È in questo contesto che si prova qualche sollievo nell’imbattersi ancora in riflessioni di un certo respiro. Di questo tipo è quella di Tony Barber, commentatore di cose europee del Financial Times, che sul quotidiano londinese dell’11 marzo, partendo dal libro di Simon Bulmer e William Paterson Germany and the European Union: Europe’s Reluctant Hegemon?”, spiega come dietro alle difficoltà che sta vivendo il Vecchio continente ci sia anche la questione apertasi dopo l’unificazione tedesca del 1871, con l’affermarsi di una potenza economica (e per un lungo periodo militare) che squilibrava tutti i rapporti di forza precedenti, contribuendo così pure a determinare le due tragiche guerra novecentesche.

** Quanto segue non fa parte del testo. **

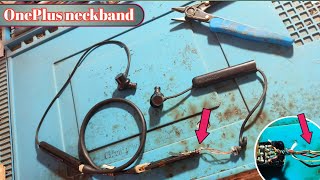 OnePlus wireless neckband repair | bullets wireless z neckband repair | neckband repair | Mr SSM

La Comunità europea, poi Unione, è stata possibile per oltre quaranta anni anche perché la Germania è stata divisa in due, mentre gli ultimi quasi trenta anni sono stati vissuti nella speranza che il Trattato di Maastricht e poi l’euro risolvessero lo sbilanciamento creatosi alla fine dell’Ottocento. Analizzare quanto la realtà attuale corrisponda alle speranze dei due grandi patrocinatori (François Mitterrand e Helmut Kohl) della scelta dell’integrazione monetaria come anticipatrice di quella politica, è un compito da assolvere senza arrendersi all’inveterato propagandismo corrente, sapendo che il ben giustificato senso di colpa del popolo tedesco per gli orrori commessi tra 1933 e il 1945, che al momento inibisce qualsiasi voglia militarista, non può essere l’unico pilastro sul quale costruire un futuro.

Come evolverà “il potere” tedesco, riuscirà a superare la riluttanza ad assumere responsabilità solidali ben diverse da quelle assunte durante la crisi greca e da debiti sovrani, resterà un potere essenzialmente civile, saprà esprimere una qualche leadership reale? Le risposte agli interrogativi che si pone Barber possono essere diverse, ma saranno sempre sbagliate se le domande saranno puramente retoriche.